There are two types of data needed by a GPS: almanac and ephemeris. Almanac just gives the satellite's orbit. This stuff does not change, unless a satellite dies or the government changes the orbits for some reason. Given a rough location and time, the GPS can use the almanac data to know which satellites it should be looking for. This is why an older GPS may ask for the time, date, and state you are in when first turning it on. The GPS can figure out this stuff by itself, but it will take a few extra minutes.

Ephemeris data, on the other hand, needs to be refreshed every hour or two, and pins the satellite's location down fine enough to be useful. This data is encoded on the GPS signal, and may take a couple of minutes to get (very slow data rate). This is why getting a lock can take some time when first turning on a GPS. If you turn off a GPS and then turn it on 30 minutes later (even if you traveled 100 miles in that time), then the GPS will get a fix in under a minute.

The reason that phones can get a GPS lock almost instantly is that they can get the ephemeris data from the cell tower.

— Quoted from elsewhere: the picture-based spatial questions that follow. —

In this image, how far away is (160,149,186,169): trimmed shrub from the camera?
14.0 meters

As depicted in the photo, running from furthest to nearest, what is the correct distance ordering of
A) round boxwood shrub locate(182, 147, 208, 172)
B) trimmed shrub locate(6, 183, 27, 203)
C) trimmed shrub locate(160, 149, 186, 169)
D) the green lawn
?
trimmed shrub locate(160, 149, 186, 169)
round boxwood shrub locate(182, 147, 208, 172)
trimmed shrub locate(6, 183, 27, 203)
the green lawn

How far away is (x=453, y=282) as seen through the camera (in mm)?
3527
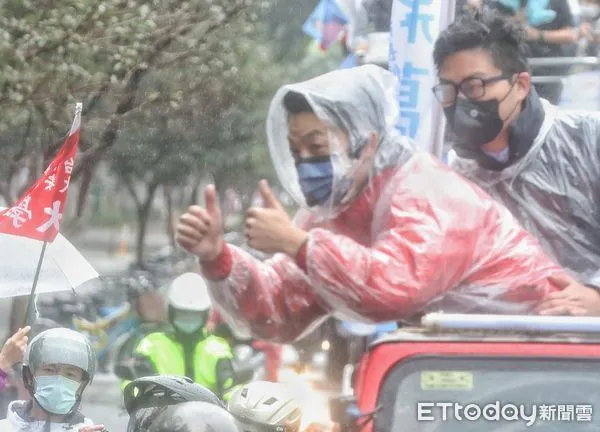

It is true the cellular network can have a pretty good idea where the phone is even without the GPS, but that extra information does not help the phone's GPS at all.

GPS uses signal strength? (1)

stevenm86 (780116) | more than 5 years ago | (#25290389)

Naaaah I don't think so. GPS does not rely on signal strength to find your location at all. In fact, it uses time difference of arrival (TDOA) information of a set of PRN sequences to trilaterate your position. And the reason cold-start takes so long is that GPS has to potentially download new alamanc and ephemeris data for every satellite, which is sent down at a whopping 50baud. And if you miss a bit, you have to wait 90 seconds, since this is how often the data is repeated. Of course, since there are usually numerous satellites in view, chances are you will be able to get complete data for 4 of them in approximately 45 seconds.